I observed with my usual 8.25-inch f/11.5 Dall-Kirkham reflector, at 48x to 193x.  The scope is a portable setup on an equatorial mount with a motor drive, but no goto.

The clear sky was deceptive. Contrast was poor; other observers reported that deep sky objects were washed out.  NGC 3226 and NGC 3227 were much fainter than I expected given their visual magnitudes of 11.4 and 10.8, respectively.  I assume that the objects’ reported surface brightness, 13.5 and 14.0, explains some of the difficulty in seeing them in these conditions. (Magnitudes per Luginbuhl & Skiff).

The target objects are very close to Algieba (Gamma Leonis), the prominent star at the nape of the Lion’s neck.  I assumed I could center on Algieba using my 2 inch, 50 mm eyepiece at 48x, move east slightly, and be right on the target.  I was, but what I saw was – nothing!    I waited, scanning the field with averted vision, and tapping the diagonal occasionally.  Eventually, I saw a very faint brightening in the field, so faint I wasn’t sure if it was real.  As I increased power, I could see that the bright area was indeed an object (it was NGC 3227), but I could not be certain of its shape.  Also as I  increased power, and  using averted vision, a second patch appeared nearby; this was NGC 3226.  It was very faint, nebulous, of indefinite shape, and smaller than NGC 3227.  With extended viewing, NGC 3226 was round; NGC 3227 was elongated..   The objects were close enough that they could have been touching, but the image was too faint and unsteady to be sure.  To my eyes, NGC 3227 was larger and brighter than NGC 3226.  Both objects have a (relatively) bright nucleus.

> [DATA PROVIDED]
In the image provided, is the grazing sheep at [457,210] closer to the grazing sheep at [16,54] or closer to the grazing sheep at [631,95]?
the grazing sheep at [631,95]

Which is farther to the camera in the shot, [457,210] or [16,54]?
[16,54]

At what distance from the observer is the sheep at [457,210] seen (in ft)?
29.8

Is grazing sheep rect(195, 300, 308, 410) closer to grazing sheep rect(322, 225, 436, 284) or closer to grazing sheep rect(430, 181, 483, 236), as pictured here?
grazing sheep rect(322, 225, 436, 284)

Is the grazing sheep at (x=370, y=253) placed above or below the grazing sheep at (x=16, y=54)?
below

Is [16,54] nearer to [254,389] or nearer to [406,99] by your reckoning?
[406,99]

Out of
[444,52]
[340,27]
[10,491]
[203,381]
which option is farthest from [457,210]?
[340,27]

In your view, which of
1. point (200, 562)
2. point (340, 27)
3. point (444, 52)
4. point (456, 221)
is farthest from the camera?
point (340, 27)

> [INSTRUCTIONS TO FOLLOW] Set down the passage of the observing report above word for word, from "I observed with" to "but no goto.".

> [WRITTEN ANSWER]
I observed with my usual 8.25-inch f/11.5 Dall-Kirkham reflector, at 48x to 193x.  The scope is a portable setup on an equatorial mount with a motor drive, but no goto.